[start Stored rows]

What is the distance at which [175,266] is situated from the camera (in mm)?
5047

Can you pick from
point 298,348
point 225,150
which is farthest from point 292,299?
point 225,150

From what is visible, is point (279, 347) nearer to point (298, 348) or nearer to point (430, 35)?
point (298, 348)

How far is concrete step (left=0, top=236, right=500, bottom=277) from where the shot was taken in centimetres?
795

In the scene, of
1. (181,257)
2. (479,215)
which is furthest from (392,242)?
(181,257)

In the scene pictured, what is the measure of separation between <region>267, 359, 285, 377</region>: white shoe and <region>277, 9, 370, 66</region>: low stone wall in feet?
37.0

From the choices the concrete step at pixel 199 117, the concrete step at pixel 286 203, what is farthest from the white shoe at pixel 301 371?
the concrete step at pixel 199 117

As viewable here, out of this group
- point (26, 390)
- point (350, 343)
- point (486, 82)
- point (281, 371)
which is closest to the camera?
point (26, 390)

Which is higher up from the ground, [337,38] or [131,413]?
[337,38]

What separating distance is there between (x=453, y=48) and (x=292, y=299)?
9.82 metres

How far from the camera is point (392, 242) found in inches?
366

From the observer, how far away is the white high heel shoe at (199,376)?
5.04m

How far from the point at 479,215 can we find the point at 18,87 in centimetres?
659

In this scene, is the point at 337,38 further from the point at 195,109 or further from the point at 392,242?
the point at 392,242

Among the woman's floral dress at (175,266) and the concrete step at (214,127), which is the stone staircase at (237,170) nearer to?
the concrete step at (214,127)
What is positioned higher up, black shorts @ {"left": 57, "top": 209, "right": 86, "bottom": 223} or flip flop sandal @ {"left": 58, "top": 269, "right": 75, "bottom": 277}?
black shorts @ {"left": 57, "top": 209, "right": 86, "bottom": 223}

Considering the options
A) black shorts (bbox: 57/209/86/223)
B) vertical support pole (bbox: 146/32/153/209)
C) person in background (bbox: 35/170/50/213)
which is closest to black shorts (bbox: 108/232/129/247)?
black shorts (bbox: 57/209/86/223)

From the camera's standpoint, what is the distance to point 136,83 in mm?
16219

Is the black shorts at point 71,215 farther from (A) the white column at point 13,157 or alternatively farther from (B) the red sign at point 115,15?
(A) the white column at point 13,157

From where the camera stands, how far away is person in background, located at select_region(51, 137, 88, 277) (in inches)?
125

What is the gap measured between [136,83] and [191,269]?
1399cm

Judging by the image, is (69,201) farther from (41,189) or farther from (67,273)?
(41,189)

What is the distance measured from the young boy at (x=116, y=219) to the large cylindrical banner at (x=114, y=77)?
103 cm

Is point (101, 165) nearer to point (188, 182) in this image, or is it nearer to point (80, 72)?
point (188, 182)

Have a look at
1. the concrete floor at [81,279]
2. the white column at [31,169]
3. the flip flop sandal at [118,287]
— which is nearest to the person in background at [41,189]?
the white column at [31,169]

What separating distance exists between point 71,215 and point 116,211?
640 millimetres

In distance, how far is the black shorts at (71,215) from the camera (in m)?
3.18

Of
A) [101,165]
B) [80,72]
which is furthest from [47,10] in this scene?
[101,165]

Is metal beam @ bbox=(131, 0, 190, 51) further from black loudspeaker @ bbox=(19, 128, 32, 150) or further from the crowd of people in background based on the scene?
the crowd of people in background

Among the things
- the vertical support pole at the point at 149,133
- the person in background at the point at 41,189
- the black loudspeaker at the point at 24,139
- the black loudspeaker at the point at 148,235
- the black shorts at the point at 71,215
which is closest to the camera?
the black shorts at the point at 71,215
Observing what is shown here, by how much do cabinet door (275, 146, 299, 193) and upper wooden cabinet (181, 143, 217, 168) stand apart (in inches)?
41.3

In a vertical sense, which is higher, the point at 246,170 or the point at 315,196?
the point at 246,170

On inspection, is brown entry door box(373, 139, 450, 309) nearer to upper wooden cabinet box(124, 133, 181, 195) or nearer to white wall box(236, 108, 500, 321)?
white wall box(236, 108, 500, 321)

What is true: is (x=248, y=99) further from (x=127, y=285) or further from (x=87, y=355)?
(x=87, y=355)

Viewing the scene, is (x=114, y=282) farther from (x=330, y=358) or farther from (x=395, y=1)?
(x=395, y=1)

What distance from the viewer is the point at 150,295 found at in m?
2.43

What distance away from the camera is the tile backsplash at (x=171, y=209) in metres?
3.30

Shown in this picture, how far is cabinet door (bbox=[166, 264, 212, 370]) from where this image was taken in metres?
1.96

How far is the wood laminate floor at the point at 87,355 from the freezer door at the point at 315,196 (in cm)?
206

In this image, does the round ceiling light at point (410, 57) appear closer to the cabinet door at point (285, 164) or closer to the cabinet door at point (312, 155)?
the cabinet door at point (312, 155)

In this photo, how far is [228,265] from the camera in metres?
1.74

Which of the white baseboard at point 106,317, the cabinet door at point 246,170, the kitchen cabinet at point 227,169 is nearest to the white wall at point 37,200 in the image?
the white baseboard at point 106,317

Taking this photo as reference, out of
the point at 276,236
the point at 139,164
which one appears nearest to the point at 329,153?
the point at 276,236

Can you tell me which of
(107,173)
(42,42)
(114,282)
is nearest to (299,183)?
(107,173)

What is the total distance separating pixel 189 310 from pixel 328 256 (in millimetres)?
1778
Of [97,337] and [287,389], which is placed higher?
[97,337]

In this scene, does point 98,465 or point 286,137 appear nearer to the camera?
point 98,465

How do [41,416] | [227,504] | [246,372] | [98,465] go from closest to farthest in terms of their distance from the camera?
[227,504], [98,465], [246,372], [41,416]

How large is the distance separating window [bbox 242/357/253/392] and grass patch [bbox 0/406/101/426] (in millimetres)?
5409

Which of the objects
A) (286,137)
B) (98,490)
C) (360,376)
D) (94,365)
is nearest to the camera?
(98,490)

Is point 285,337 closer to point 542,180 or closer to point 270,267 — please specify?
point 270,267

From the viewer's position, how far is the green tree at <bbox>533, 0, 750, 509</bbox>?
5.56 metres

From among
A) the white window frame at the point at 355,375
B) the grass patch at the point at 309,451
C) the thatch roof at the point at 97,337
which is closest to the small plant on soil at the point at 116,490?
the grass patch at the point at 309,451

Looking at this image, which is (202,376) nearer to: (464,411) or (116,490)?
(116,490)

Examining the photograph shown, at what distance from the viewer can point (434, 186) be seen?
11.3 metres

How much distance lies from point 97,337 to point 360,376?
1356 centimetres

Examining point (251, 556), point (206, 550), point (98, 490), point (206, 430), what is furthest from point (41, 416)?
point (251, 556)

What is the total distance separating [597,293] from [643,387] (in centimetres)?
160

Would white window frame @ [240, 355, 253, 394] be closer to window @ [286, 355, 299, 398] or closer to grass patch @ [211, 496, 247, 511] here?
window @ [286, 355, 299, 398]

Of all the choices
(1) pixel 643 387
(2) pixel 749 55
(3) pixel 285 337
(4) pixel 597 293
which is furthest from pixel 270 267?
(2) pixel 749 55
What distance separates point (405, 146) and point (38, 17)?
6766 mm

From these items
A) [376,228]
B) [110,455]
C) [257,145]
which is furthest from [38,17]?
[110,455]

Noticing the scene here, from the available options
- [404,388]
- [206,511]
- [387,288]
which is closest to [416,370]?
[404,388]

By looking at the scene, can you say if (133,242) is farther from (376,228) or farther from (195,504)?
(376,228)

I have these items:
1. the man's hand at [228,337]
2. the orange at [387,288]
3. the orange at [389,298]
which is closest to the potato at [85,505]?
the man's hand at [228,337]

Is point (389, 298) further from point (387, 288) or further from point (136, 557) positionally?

[end Stored rows]

Aim - Can you write out these records word for word, all the way through?

Exercise output -
What is the distance at which [175,266] is situated from the camera (in mm)?
5047

Can you pick from
point 298,348
point 225,150
which is farthest from point 292,299?
point 225,150

From what is visible, is point (279, 347) nearer to point (298, 348) or nearer to point (430, 35)?
point (298, 348)

How far is concrete step (left=0, top=236, right=500, bottom=277) from where the shot was taken in centimetres?
795

In the scene, of
1. (181,257)
2. (479,215)
which is furthest from (392,242)?
(181,257)

In the scene pictured, what is the measure of separation between <region>267, 359, 285, 377</region>: white shoe and <region>277, 9, 370, 66</region>: low stone wall in feet?
37.0

From the choices the concrete step at pixel 199 117, the concrete step at pixel 286 203, what is farthest from the white shoe at pixel 301 371?
the concrete step at pixel 199 117

As viewable here, out of this group
- point (26, 390)
- point (350, 343)
- point (486, 82)
- point (281, 371)
which is closest to the camera?
point (26, 390)

Which is higher up from the ground, [337,38] or [131,413]?
[337,38]

What separating distance is there between (x=453, y=48) and (x=292, y=299)?
9.82 metres

How far from the camera is point (392, 242) found in inches?
366

From the observer, how far away is the white high heel shoe at (199,376)?
5.04m

How far from the point at 479,215 can we find the point at 18,87 in centimetres?
659

In this scene, is the point at 337,38 further from the point at 195,109 or further from the point at 392,242?
the point at 392,242

Among the woman's floral dress at (175,266) and the concrete step at (214,127), which is the stone staircase at (237,170) nearer to?
the concrete step at (214,127)
What is positioned higher up, black shorts @ {"left": 57, "top": 209, "right": 86, "bottom": 223} or flip flop sandal @ {"left": 58, "top": 269, "right": 75, "bottom": 277}?
black shorts @ {"left": 57, "top": 209, "right": 86, "bottom": 223}

Considering the options
A) black shorts (bbox: 57/209/86/223)
B) vertical support pole (bbox: 146/32/153/209)
C) person in background (bbox: 35/170/50/213)
which is closest to black shorts (bbox: 108/232/129/247)?
black shorts (bbox: 57/209/86/223)

From the camera's standpoint, what is the distance to point 136,83 in mm?
16219

Is the black shorts at point 71,215 farther from (A) the white column at point 13,157 or alternatively farther from (B) the red sign at point 115,15?
(A) the white column at point 13,157

From where the camera stands, how far away is person in background, located at select_region(51, 137, 88, 277) (in inches)?
125

What is the gap measured between [136,83] and [191,269]?
1399cm

Judging by the image, is (69,201) farther from (41,189) or farther from (67,273)?
(41,189)

What is the distance measured from the young boy at (x=116, y=219) to the large cylindrical banner at (x=114, y=77)?
103 cm

Is point (101, 165) nearer to point (188, 182) in this image, or is it nearer to point (80, 72)?
point (188, 182)

Have a look at
1. the concrete floor at [81,279]
2. the white column at [31,169]
3. the flip flop sandal at [118,287]
— which is nearest to the person in background at [41,189]?
the white column at [31,169]

What separating distance exists between point 71,215 and point 116,211?
640 millimetres

In distance, how far is the black shorts at (71,215) from the camera (in m)?
3.18

Of
A) [101,165]
B) [80,72]
which is furthest from [47,10] in this scene?
[101,165]

Is metal beam @ bbox=(131, 0, 190, 51) further from black loudspeaker @ bbox=(19, 128, 32, 150) or further from the crowd of people in background based on the scene?
the crowd of people in background

Among the things
- the vertical support pole at the point at 149,133
- the person in background at the point at 41,189
- the black loudspeaker at the point at 24,139
- the black loudspeaker at the point at 148,235
- the black shorts at the point at 71,215
which is closest to the camera?
the black shorts at the point at 71,215
Observing what is shown here, by how much do cabinet door (275, 146, 299, 193) and upper wooden cabinet (181, 143, 217, 168) stand apart (in inches)?
41.3

In a vertical sense, which is higher, the point at 246,170 or the point at 315,196?
the point at 246,170

On inspection, is brown entry door box(373, 139, 450, 309) nearer to upper wooden cabinet box(124, 133, 181, 195) or nearer to white wall box(236, 108, 500, 321)?
white wall box(236, 108, 500, 321)

What is true: is (x=248, y=99) further from (x=127, y=285) or further from (x=87, y=355)?
(x=87, y=355)

Viewing the scene, is (x=114, y=282) farther from (x=330, y=358) or farther from (x=395, y=1)?
(x=395, y=1)

What distance from the viewer is the point at 150,295 found at in m?
2.43

What distance away from the camera is the tile backsplash at (x=171, y=209) in metres?
3.30

Shown in this picture, how far is cabinet door (bbox=[166, 264, 212, 370]) from where this image was taken in metres?
1.96

How far is the wood laminate floor at the point at 87,355 from the freezer door at the point at 315,196 (in cm)?
206

In this image, does the round ceiling light at point (410, 57) appear closer to the cabinet door at point (285, 164) or closer to the cabinet door at point (312, 155)?
the cabinet door at point (312, 155)

In this photo, how far is [228,265] from the camera in metres?
1.74

Which of the white baseboard at point 106,317, the cabinet door at point 246,170, the kitchen cabinet at point 227,169 is nearest to the white wall at point 37,200 in the image?
the white baseboard at point 106,317

Taking this photo as reference, out of
the point at 276,236
the point at 139,164
which one appears nearest to the point at 329,153?
the point at 276,236

Can you tell me which of
(107,173)
(42,42)
(114,282)
is nearest to (299,183)?
(107,173)

What is the total distance separating pixel 189 310 from pixel 328 256 (in millimetres)?
1778
Of [97,337] and [287,389], which is placed higher?
[97,337]

In this scene, does point 98,465 or point 286,137 appear nearer to the camera?
point 98,465

How do [41,416] | [227,504] | [246,372] | [98,465] go from closest to farthest in terms of their distance from the camera?
[227,504], [98,465], [246,372], [41,416]

How large is the distance separating window [bbox 242/357/253/392] and grass patch [bbox 0/406/101/426] (in millimetres)?
5409

Which of the objects
A) (286,137)
B) (98,490)
C) (360,376)
D) (94,365)
is nearest to the camera?
(98,490)

Is point 285,337 closer to point 542,180 or closer to point 270,267 — please specify?
point 270,267

From the viewer's position, how far is the green tree at <bbox>533, 0, 750, 509</bbox>?
5.56 metres

From among
A) the white window frame at the point at 355,375
B) the grass patch at the point at 309,451
C) the thatch roof at the point at 97,337
which is closest to the small plant on soil at the point at 116,490?
the grass patch at the point at 309,451

Looking at this image, which is (202,376) nearer to: (464,411) or (116,490)?
(116,490)

Examining the photograph shown, at what distance from the viewer can point (434, 186) be seen?
11.3 metres

How much distance lies from point 97,337 to point 360,376?
1356 centimetres

Examining point (251, 556), point (206, 550), point (98, 490), point (206, 430), what is furthest from point (41, 416)?
point (251, 556)

What is the total distance separating [597,293] from [643,387] (in centimetres)?
160

Would white window frame @ [240, 355, 253, 394] be closer to window @ [286, 355, 299, 398] or closer to grass patch @ [211, 496, 247, 511] here?
window @ [286, 355, 299, 398]

Of all the choices
(1) pixel 643 387
(2) pixel 749 55
(3) pixel 285 337
(4) pixel 597 293
which is furthest from pixel 270 267?
(2) pixel 749 55
What distance separates point (405, 146) and point (38, 17)?
6766 mm

From these items
A) [376,228]
B) [110,455]
C) [257,145]
which is furthest from [38,17]?
[110,455]

Noticing the scene here, from the available options
- [404,388]
- [206,511]
- [387,288]
which is closest to [416,370]?
[404,388]

By looking at the scene, can you say if (133,242) is farther from (376,228) or farther from (195,504)?
(376,228)

I have these items:
1. the man's hand at [228,337]
2. the orange at [387,288]
3. the orange at [389,298]
which is closest to the potato at [85,505]?
the man's hand at [228,337]

Is point (389, 298) further from point (387, 288) or further from point (136, 557) positionally?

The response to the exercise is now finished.